§ **Source excerpt**
Compute conditional probability $P(x\geq \frac 12 \mid y=2x)$ 
Consider the PDF $$f(x,y)=\frac 12 xy\quad\text{if}\quad 0\leq x\leq y\leq2,\qquad f(x,y)=0\quad \text{otherwise}$$
  How to compute
  $$P\left(\left.x\geq \frac 12 \right| y=2x\right)\ ?$$

I can solve $P(x \in A | y \in B )$  when $A$ and $B$ are intervals
but this conditioning uses $y=2x$, which is a line. 
How to control $x$ and $y$ ?
 A: Here are two natural interpretations of the question, which lead to different solutions and show the question is not well founded.

§ **Data block**
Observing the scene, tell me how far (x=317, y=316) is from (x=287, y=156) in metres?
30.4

§ **Requirement**
Write out again the part of the conditional probability thread that opens with the words containing "I can solve" and closes with "not well founded.", swapping "interpretations" for "readings". The lines above have no connection to the conditional probability thread.

§ **Answer to this task**
I can solve $P(x \in A | y \in B )$  when $A$ and $B$ are intervals
but this conditioning uses $y=2x$, which is a line. 
How to control $x$ and $y$ ?
 A: Here are two natural readings of the question, which lead to different solutions and show the question is not well founded.